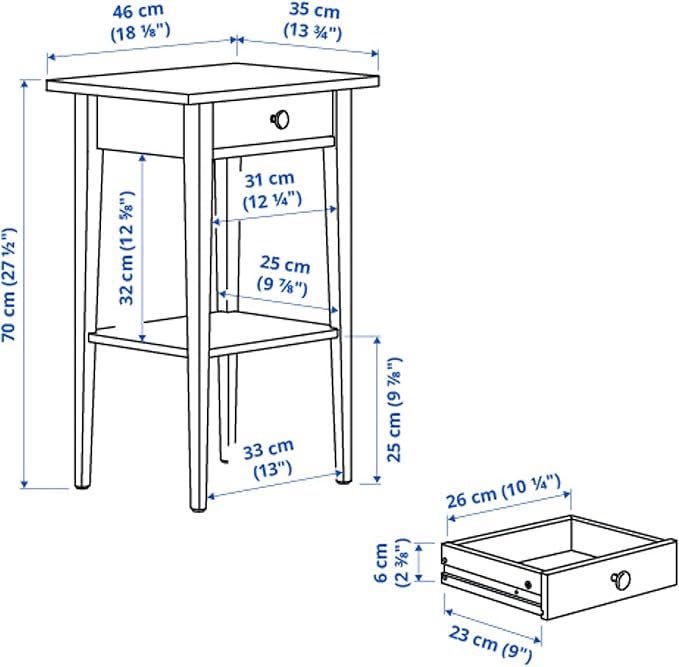 46 cm
(18 ⅛")

35 cm
(13 ¾")

70 cm (27 ½")

32 cm (12 ⅝")

31 cm
(12 ¼")

25 cm
(9 ⅞")

25 cm (9 ⅞")

33 cm
(13")

26 cm (10 ¼")

6 cm
(2 ⅜")

23 cm (9")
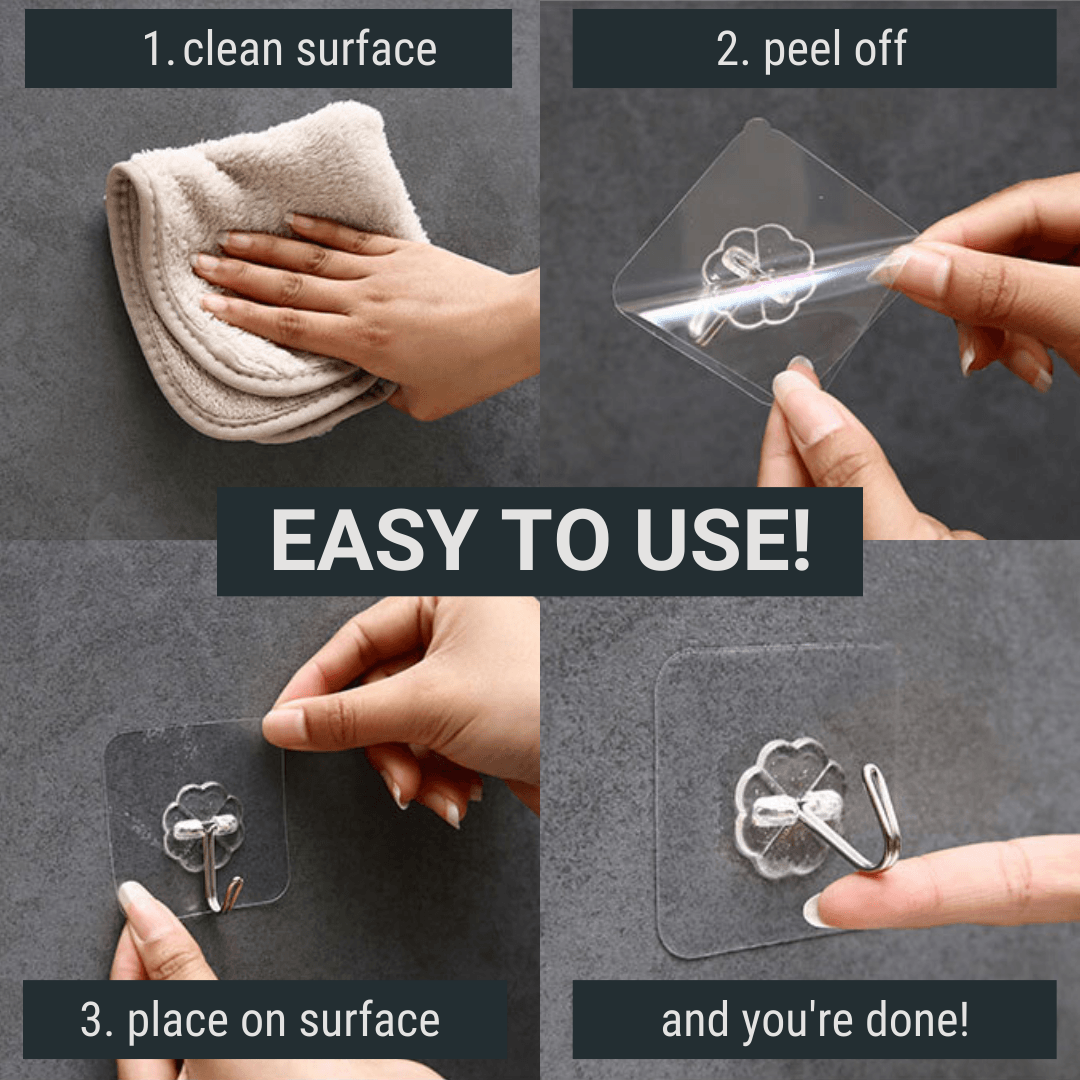 1. clean surface

2. peel off

EASY TO USE!

3. place on surface

and you're done!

****************

Retype all the material word for word while skipping any picture it contains.

 46 cm
(18 ⅛")

35 cm
(13 ¾")

70 cm (27 ½")

32 cm (12 ⅝")

31 cm
(12 ¼")

25 cm
(9 ⅞")

25 cm (9 ⅞")

33 cm
(13")

26 cm (10 ¼")

6 cm
(2 ⅜")

23 cm (9")
 1. clean surface

2. peel off

EASY TO USE!

3. place on surface

and you're done!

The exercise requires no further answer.